Saturday, September 24, 2005

athenae chimes in…

…on a point raised by Ezra. With some of the 'vote the person, not the party' types all aflutter because some Republican Senators have gone ahead and supported the Republican nominated for Chief Justice by a Republican president, she makes the obvious but too often overlooked case for partisanship in a post at First Draft...
...I'm not 19 anymore, and hopefully the people running NARAL aren't 19, and we can all understand that it's about power, not personal conviction. We are better off with Ben Nelson and Harry Reid in office than we are with two Republicans in those seats, I don't care how pro-choice those Republicans would claim to be. A Democratic Senate, and there would be no Chief Justice Roberts. A Democratic House, and there would be no President Bush.
It's a relief to realize there are a few more voices in the lefty blogosphere that appreciate the way government is organized in the US. Our legislative bodies, at the Congressional and Legislative levels particularly, is organized on the basis of partisanship, not merit. You can argue until you're blue about how it should, but as the late, great Lenny Bruce famously pronounced, "What should be is a lie. The truth is what is." If being 'reality-based' means anything, it means dealing with the world as it is, not with a lie about how it should be.

That's why, for instance, it's dismaying to see labor and some lefty bloggers piling on folks like Illinois Rep. Melissa Bean. Has she taken some votes that are just objectively wrong from a Democratic perspective. What is, though, is that she was the upset victor in a Republican district, and if she doesn't hold her seat, it will revert to the GOP. As a commenter at Swing State Project notes, there seems to be some hope that if we cut off our noses in spite, Bean will faint at the sight of our blood.

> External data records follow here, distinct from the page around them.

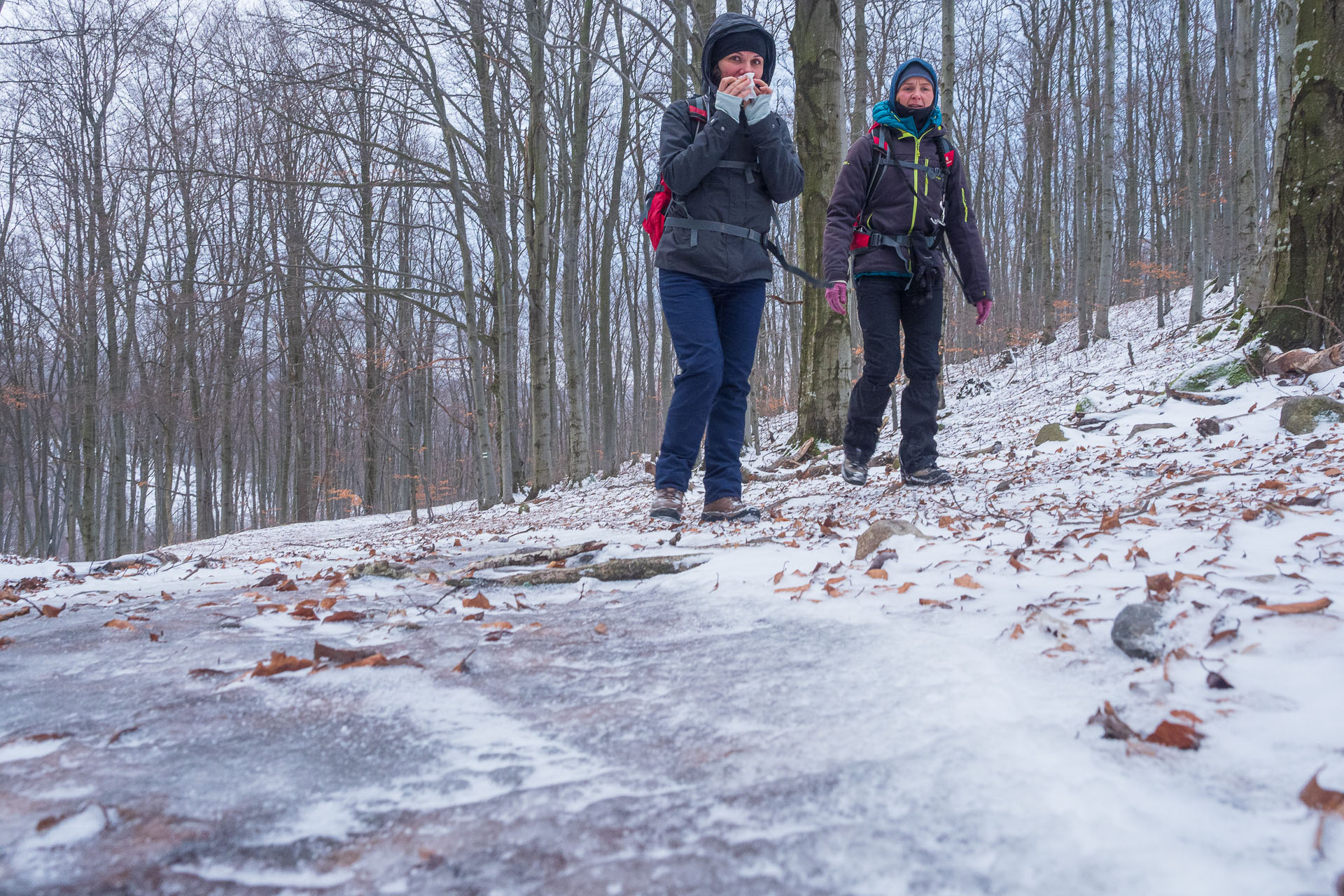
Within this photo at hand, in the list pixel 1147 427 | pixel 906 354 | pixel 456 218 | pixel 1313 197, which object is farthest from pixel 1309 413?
pixel 456 218

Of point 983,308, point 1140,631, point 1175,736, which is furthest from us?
point 983,308

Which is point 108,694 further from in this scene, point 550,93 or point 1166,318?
point 1166,318

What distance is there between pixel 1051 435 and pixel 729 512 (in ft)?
9.31

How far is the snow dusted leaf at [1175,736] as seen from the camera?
98cm

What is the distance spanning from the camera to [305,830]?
0.88 meters

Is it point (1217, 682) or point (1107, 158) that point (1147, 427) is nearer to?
point (1217, 682)

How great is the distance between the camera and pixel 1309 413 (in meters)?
3.59

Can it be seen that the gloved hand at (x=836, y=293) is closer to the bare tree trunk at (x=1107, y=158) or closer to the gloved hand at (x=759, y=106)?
the gloved hand at (x=759, y=106)

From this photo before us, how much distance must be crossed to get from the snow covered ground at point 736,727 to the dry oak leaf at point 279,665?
11mm

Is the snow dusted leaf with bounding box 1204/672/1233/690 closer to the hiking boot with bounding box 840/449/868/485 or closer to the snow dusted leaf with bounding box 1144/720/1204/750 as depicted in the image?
the snow dusted leaf with bounding box 1144/720/1204/750

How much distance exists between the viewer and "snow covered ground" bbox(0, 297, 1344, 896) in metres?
0.78

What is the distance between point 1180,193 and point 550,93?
1869 centimetres

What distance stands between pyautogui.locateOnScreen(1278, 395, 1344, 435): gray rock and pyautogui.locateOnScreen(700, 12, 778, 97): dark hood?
3039 millimetres

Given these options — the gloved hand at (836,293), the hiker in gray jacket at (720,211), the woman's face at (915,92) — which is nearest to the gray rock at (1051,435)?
the gloved hand at (836,293)
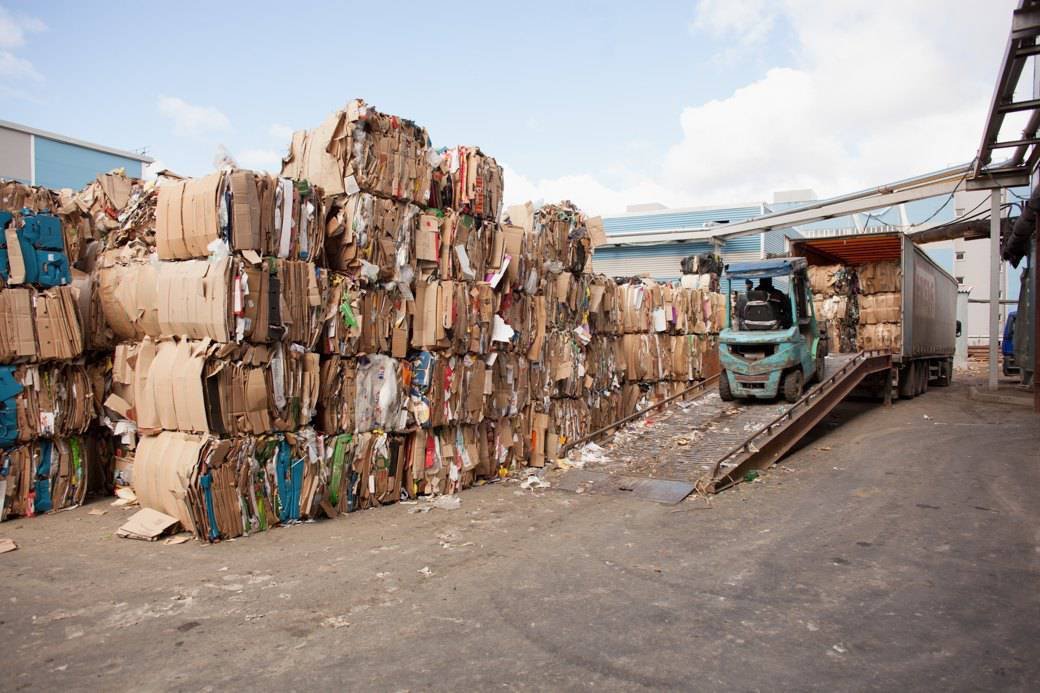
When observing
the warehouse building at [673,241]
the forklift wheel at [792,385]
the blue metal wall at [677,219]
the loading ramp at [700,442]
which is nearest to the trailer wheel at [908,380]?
the loading ramp at [700,442]

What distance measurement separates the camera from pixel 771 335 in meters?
12.8

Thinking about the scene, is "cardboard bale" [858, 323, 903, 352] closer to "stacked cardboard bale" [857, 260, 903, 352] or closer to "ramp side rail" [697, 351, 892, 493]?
"stacked cardboard bale" [857, 260, 903, 352]

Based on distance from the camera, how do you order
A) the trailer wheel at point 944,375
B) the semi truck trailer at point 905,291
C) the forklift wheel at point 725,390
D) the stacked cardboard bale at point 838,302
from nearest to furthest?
the forklift wheel at point 725,390
the semi truck trailer at point 905,291
the stacked cardboard bale at point 838,302
the trailer wheel at point 944,375

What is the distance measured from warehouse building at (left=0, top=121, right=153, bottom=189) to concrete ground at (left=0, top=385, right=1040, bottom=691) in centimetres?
2579

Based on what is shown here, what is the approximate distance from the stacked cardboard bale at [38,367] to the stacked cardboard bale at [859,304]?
55.2 feet

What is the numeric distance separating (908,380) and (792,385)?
697 centimetres

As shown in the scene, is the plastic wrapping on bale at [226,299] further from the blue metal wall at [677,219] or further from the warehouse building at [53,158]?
the blue metal wall at [677,219]

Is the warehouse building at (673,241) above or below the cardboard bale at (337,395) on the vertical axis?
above

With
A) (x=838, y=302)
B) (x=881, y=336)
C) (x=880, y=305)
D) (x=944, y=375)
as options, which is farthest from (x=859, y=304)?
(x=944, y=375)

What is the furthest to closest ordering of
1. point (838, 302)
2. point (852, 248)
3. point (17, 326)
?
point (838, 302) → point (852, 248) → point (17, 326)

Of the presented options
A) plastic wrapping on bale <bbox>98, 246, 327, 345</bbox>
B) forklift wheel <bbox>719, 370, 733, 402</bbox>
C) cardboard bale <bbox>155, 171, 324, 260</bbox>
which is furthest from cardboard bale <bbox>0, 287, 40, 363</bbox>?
forklift wheel <bbox>719, 370, 733, 402</bbox>

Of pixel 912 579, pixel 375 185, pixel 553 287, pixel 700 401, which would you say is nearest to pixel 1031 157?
pixel 700 401

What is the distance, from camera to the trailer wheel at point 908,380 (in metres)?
17.9

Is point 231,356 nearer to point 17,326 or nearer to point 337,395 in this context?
point 337,395
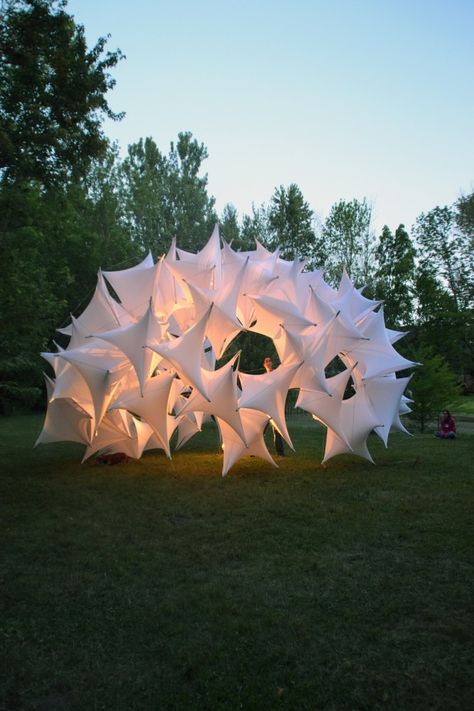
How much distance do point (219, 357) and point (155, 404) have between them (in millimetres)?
1937

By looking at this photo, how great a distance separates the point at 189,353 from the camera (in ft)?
31.6

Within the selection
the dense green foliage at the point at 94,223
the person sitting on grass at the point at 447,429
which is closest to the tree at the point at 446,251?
the dense green foliage at the point at 94,223

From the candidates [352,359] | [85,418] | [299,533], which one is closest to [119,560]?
[299,533]

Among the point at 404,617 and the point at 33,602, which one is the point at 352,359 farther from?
the point at 33,602

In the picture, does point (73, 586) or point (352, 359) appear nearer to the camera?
point (73, 586)

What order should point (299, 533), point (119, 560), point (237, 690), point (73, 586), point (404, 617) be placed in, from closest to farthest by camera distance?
point (237, 690)
point (404, 617)
point (73, 586)
point (119, 560)
point (299, 533)

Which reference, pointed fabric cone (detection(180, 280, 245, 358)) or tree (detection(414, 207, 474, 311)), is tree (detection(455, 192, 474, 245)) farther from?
pointed fabric cone (detection(180, 280, 245, 358))

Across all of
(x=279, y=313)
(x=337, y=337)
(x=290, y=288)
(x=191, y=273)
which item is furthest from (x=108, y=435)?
(x=337, y=337)

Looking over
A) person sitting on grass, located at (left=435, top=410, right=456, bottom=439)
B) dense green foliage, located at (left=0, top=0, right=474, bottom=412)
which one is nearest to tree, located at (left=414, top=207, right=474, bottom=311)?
dense green foliage, located at (left=0, top=0, right=474, bottom=412)

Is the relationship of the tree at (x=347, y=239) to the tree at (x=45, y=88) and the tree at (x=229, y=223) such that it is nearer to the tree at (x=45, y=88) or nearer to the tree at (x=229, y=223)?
the tree at (x=229, y=223)

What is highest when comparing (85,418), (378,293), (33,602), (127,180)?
(127,180)

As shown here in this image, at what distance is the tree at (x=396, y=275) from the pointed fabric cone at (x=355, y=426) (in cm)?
2402

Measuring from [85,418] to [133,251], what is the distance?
26.2 meters

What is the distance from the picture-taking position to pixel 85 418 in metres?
12.2
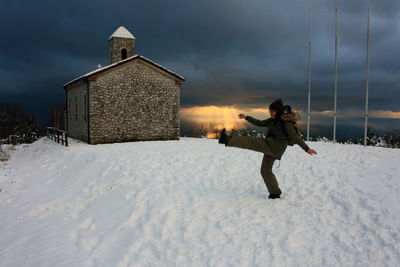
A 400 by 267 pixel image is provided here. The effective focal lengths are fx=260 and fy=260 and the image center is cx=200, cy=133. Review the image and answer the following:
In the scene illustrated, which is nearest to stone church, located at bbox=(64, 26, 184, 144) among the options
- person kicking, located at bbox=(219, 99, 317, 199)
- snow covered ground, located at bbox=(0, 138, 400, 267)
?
snow covered ground, located at bbox=(0, 138, 400, 267)

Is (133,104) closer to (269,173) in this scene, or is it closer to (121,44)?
(121,44)

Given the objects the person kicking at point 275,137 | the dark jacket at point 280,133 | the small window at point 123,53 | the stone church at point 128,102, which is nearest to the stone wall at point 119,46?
the small window at point 123,53

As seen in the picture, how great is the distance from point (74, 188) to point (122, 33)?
16656 mm

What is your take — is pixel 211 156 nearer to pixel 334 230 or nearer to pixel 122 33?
pixel 334 230

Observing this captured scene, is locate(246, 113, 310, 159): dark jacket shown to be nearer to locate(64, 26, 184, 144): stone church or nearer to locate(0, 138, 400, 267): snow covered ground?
locate(0, 138, 400, 267): snow covered ground

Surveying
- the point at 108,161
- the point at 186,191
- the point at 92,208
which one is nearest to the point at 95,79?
the point at 108,161

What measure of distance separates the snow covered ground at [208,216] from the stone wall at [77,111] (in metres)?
8.54

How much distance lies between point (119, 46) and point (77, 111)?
659cm

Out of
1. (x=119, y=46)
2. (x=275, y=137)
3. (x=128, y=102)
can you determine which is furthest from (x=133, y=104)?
(x=275, y=137)

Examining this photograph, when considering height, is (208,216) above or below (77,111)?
below

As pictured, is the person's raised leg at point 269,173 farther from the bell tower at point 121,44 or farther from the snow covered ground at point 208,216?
the bell tower at point 121,44

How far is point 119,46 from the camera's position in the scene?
22375mm

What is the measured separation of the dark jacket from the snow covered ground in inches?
56.0

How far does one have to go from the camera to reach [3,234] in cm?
679
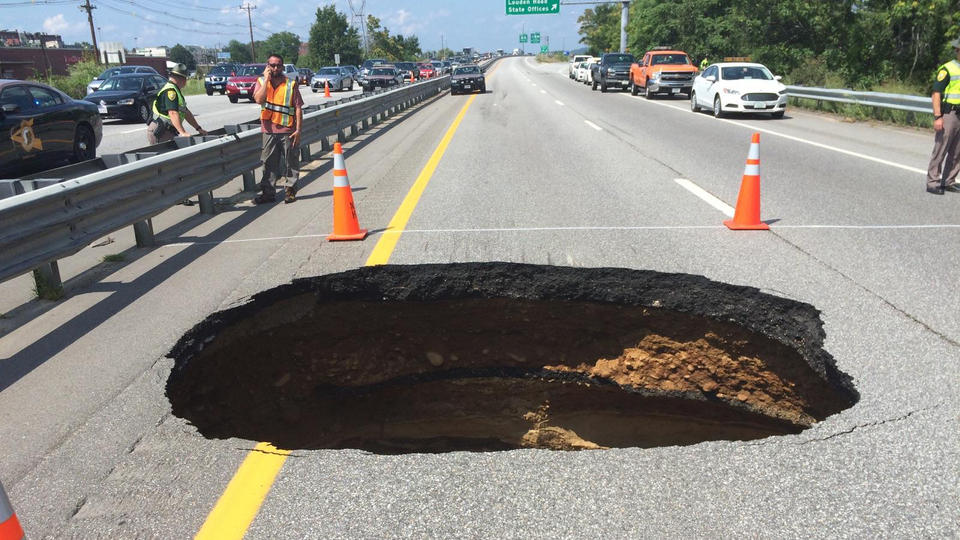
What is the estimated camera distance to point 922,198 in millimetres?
8469

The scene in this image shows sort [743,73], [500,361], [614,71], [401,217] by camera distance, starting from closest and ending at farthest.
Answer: [500,361] < [401,217] < [743,73] < [614,71]

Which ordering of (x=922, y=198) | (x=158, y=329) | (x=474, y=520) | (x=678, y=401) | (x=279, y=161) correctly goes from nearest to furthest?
(x=474, y=520)
(x=158, y=329)
(x=678, y=401)
(x=922, y=198)
(x=279, y=161)

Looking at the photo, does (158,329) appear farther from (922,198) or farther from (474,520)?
(922,198)

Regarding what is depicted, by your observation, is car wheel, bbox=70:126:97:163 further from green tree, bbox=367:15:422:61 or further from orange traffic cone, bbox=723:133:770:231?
green tree, bbox=367:15:422:61

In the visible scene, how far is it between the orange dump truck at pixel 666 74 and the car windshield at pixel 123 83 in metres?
19.7

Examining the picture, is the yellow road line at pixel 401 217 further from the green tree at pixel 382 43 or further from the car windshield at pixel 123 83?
the green tree at pixel 382 43

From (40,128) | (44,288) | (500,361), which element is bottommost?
(500,361)

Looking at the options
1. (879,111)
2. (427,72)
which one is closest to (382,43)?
(427,72)

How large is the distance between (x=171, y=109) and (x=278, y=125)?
6.44 feet

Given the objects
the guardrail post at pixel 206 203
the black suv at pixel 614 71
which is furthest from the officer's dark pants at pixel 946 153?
the black suv at pixel 614 71

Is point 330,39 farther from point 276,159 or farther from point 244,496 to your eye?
point 244,496

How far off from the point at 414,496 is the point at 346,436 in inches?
122

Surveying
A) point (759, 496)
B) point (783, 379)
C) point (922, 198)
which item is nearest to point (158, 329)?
point (759, 496)

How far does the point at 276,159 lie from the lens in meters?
9.34
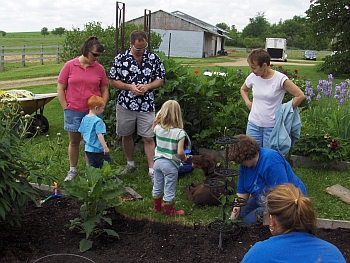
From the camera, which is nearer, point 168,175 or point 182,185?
point 168,175

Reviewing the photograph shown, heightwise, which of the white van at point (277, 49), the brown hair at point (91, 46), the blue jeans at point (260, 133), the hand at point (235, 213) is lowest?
the hand at point (235, 213)

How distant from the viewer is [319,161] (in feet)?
20.4

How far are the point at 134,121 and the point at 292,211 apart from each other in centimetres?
382

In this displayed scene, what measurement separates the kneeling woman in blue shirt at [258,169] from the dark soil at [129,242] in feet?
1.25

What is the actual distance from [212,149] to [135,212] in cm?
232

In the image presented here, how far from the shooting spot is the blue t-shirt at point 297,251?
2.07 meters

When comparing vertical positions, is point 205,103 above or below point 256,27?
below

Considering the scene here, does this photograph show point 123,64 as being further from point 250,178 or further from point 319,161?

While I care about all the votes on which Bean has disappointed, it's the role of her caucus leadership to apply such discipline and sanctions as they see fit. If they seem to be reluctant to punish Bean for a bankruptcy vote, or a trade vote, maybe it's because they know they need her for an even more important vote - the election of a Democratic Speaker of the House in 2007.

That's got to be the bottom line for Blue Dogs like Bean, or for the wayward Senators on the Senate Judiciary Committee, or for any Democratic candidate. With Democratic leadership, the opportunity to take many of those awful votes will simply disappear.

Save the litmus tests for safe seats and hopeless causes. Where there's something worth keeping to lose, let's curb the impulse to purge until our majorities are insurmountable.